== Segment start ==

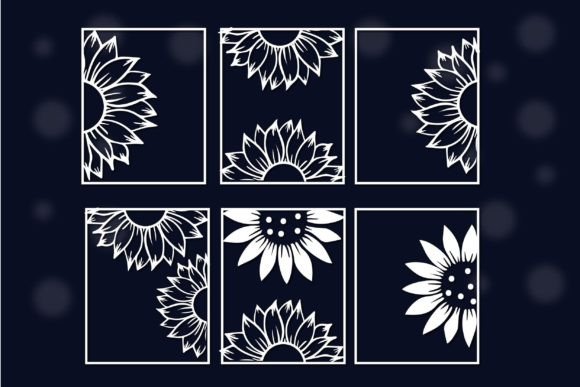Download Layer Cut Flower Décor Svg Bundle - Bundle Collection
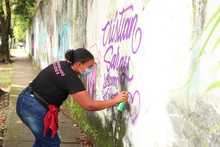 Jornada de embellecimiento y limpieza en espacio donde se construir&aacute; el Parque Tecnol&oacute;gico San Fernando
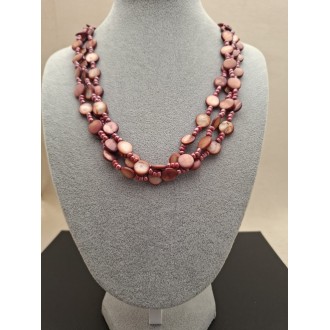 Kaklarota  ( perlamutrs )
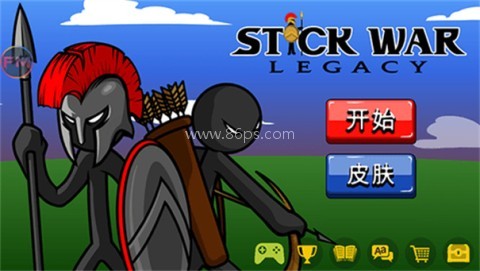 火柴人战争SO电流魔改版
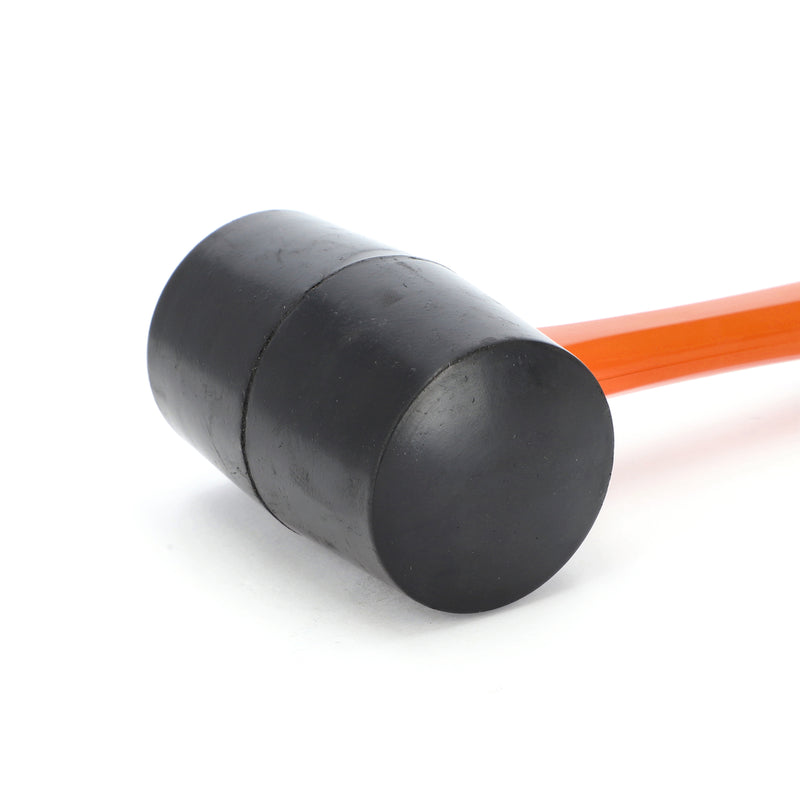 IIT 16oz FIBERGLASS RUBBER MALLET
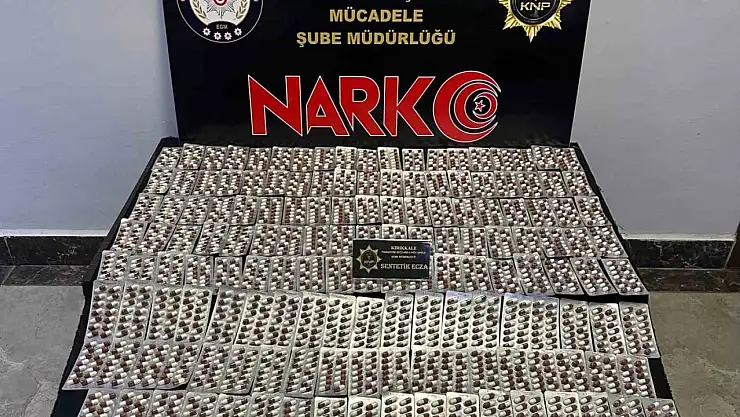 Uyuşturucu operasyonu: 1 gözaltı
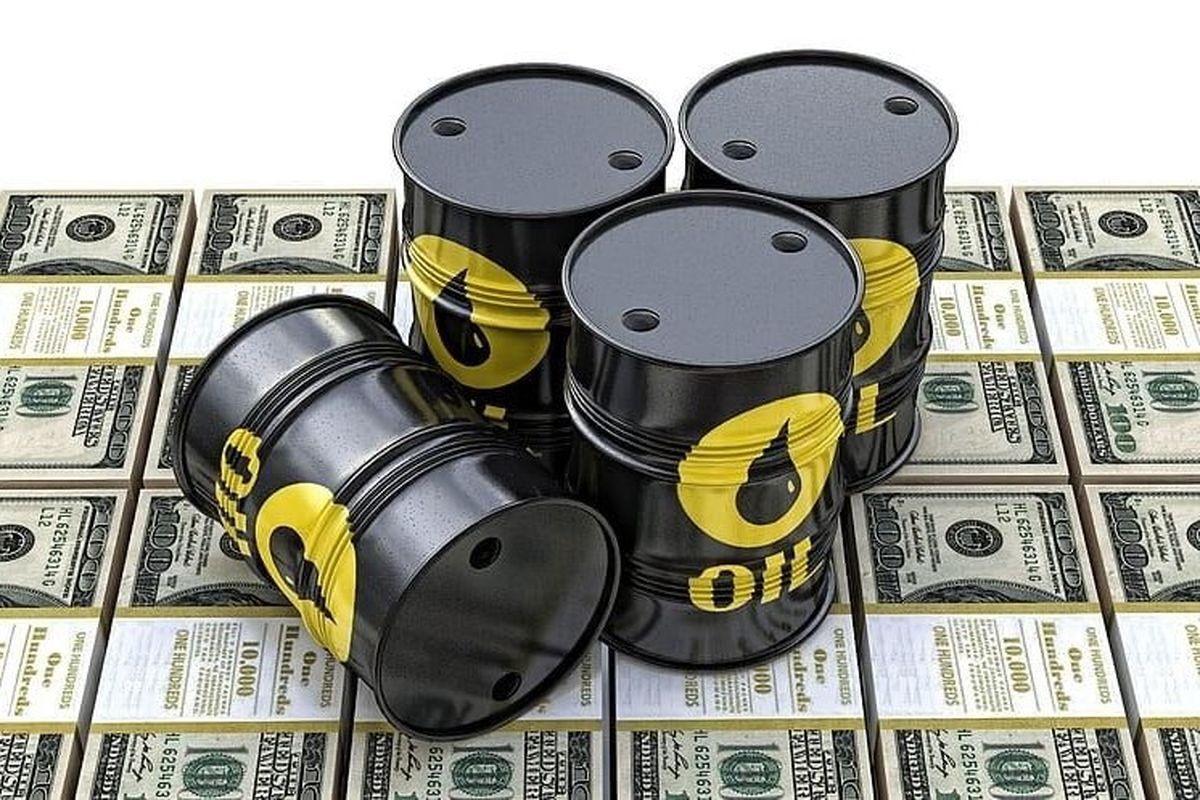 قیمت نفت سقوط کرد / هر بشکه برنت چند شد؟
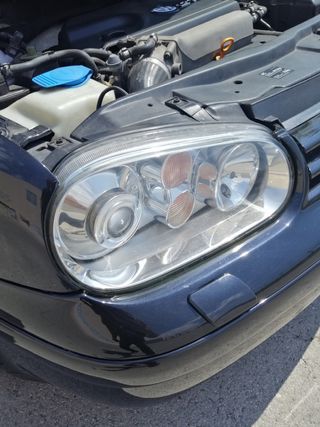 Faros Xenon Golf 4 GTI
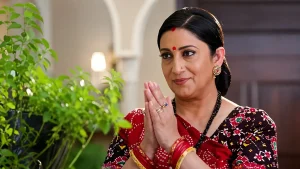 Irani has been appointed as a National General Secretary of the BJP, the only woman to secure a top slot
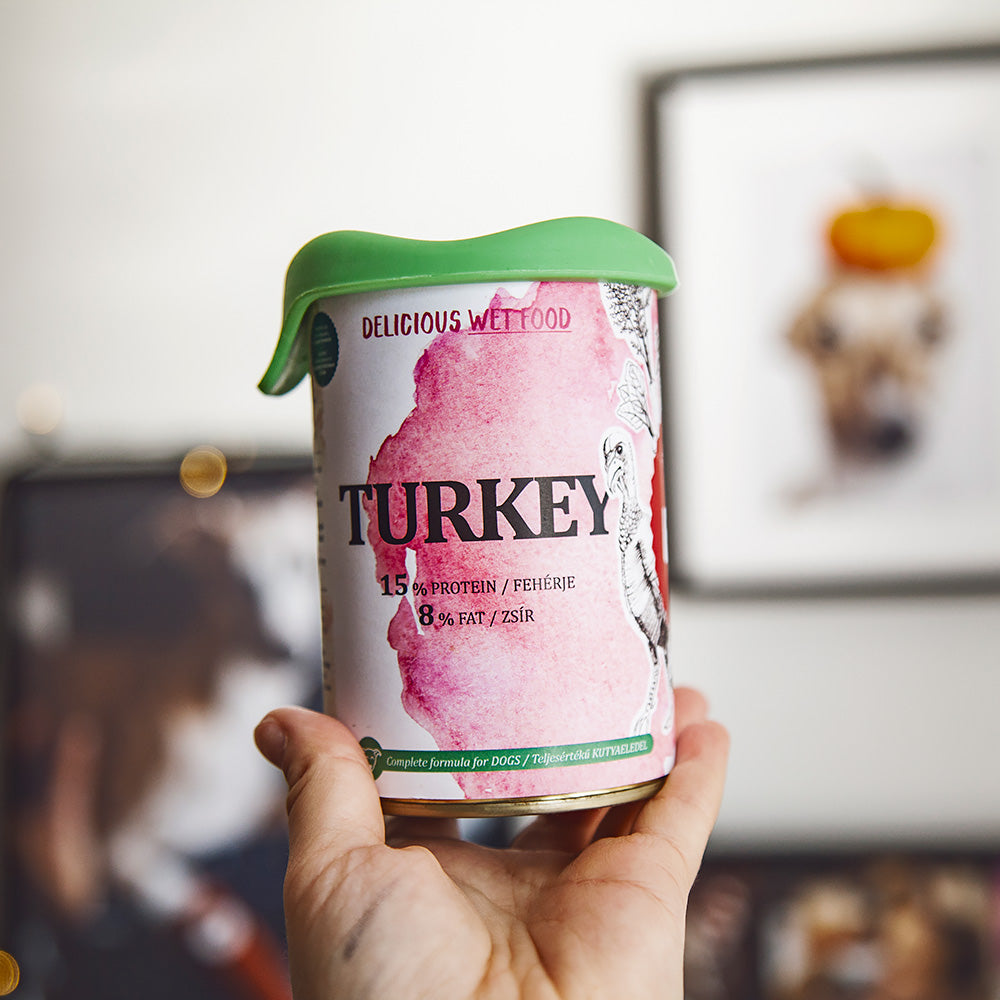 Turkey for Dogs
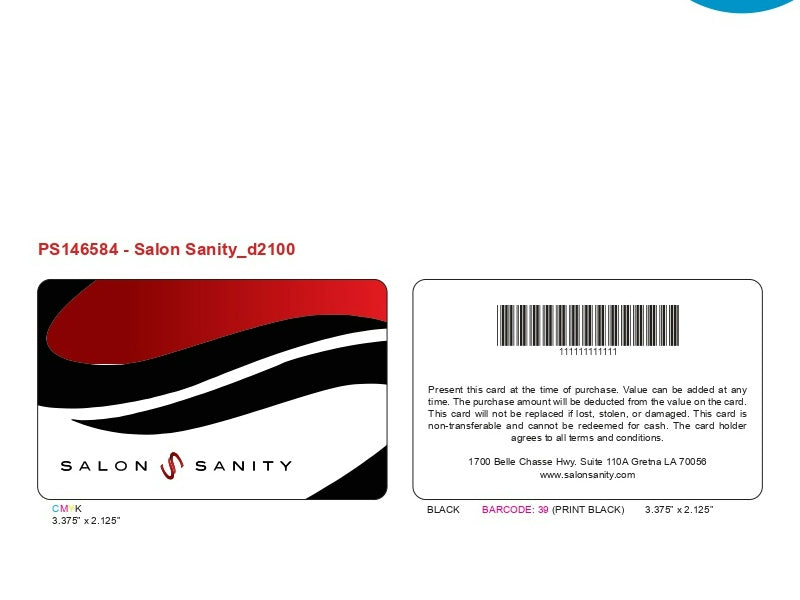 Custom Designed (PS146584)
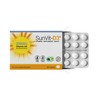 SunVit-D3 Vitamin D 2000iu - High Strength Vitamin D Tablets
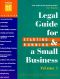 The Legal Guide for Starting & Running a Small Business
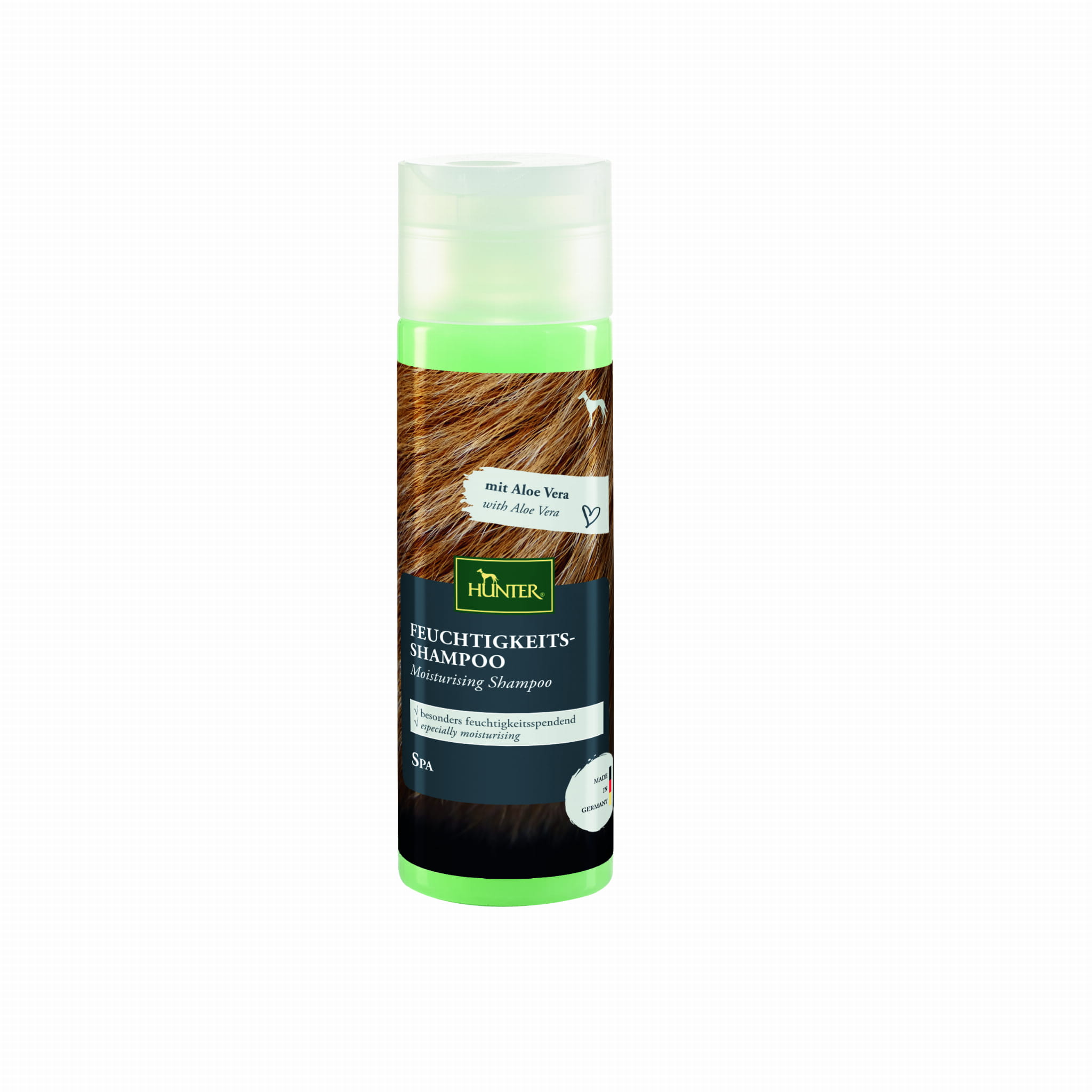Hunter Szampon nawilżający z aloesem dla psa 200 ml
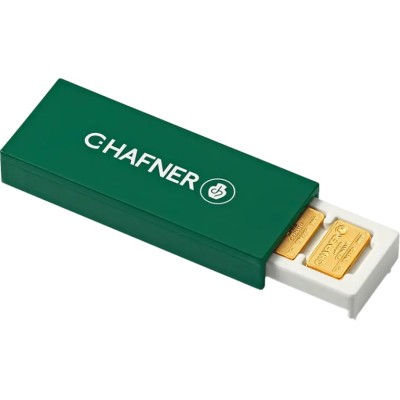 C.Hafner Smart Box 25 x 1 g - gold investment ingot
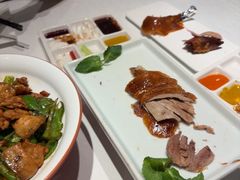 -北平楼·烤鸭·北京菜(牡丹园店)
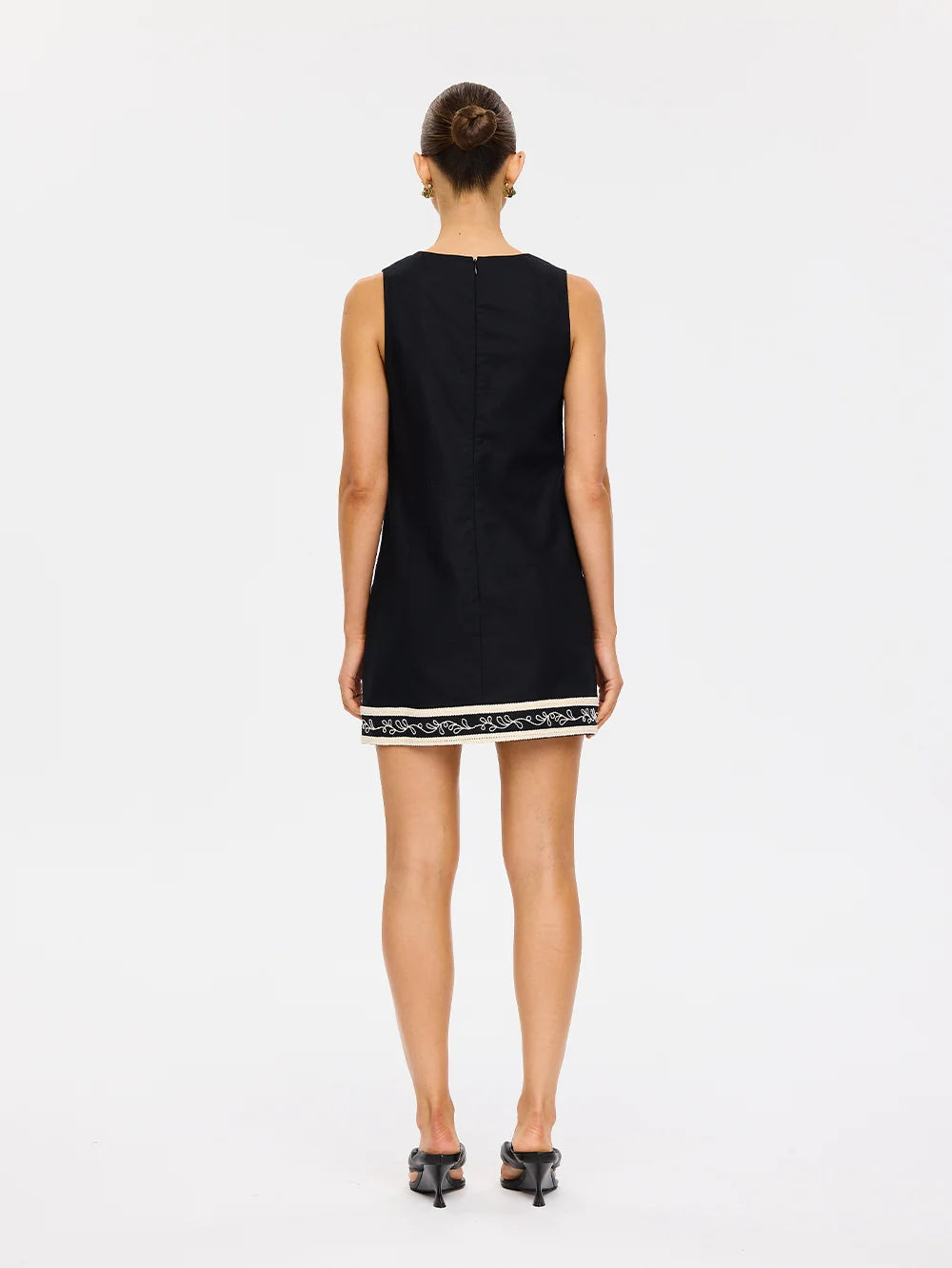 Elysian Collective Kivari Zaria Mini Dress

== Segment end ==

Directions.
Please print an exact copy of the records, with no pictures.

Response to this exercise.
Download Layer Cut Flower Décor Svg Bundle - Bundle Collection
 Jornada de embellecimiento y limpieza en espacio donde se construir&aacute; el Parque Tecnol&oacute;gico San Fernando
 Kaklarota  ( perlamutrs )
 火柴人战争SO电流魔改版
 IIT 16oz FIBERGLASS RUBBER MALLET
 Uyuşturucu operasyonu: 1 gözaltı
 قیمت نفت سقوط کرد / هر بشکه برنت چند شد؟
 Faros Xenon Golf 4 GTI
 Irani has been appointed as a National General Secretary of the BJP, the only woman to secure a top slot
 Turkey for Dogs
 Custom Designed (PS146584)
 SunVit-D3 Vitamin D 2000iu - High Strength Vitamin D Tablets
 The Legal Guide for Starting & Running a Small Business
Hunter Szampon nawilżający z aloesem dla psa 200 ml
 C.Hafner Smart Box 25 x 1 g - gold investment ingot
 -北平楼·烤鸭·北京菜(牡丹园店)
 Elysian Collective Kivari Zaria Mini Dress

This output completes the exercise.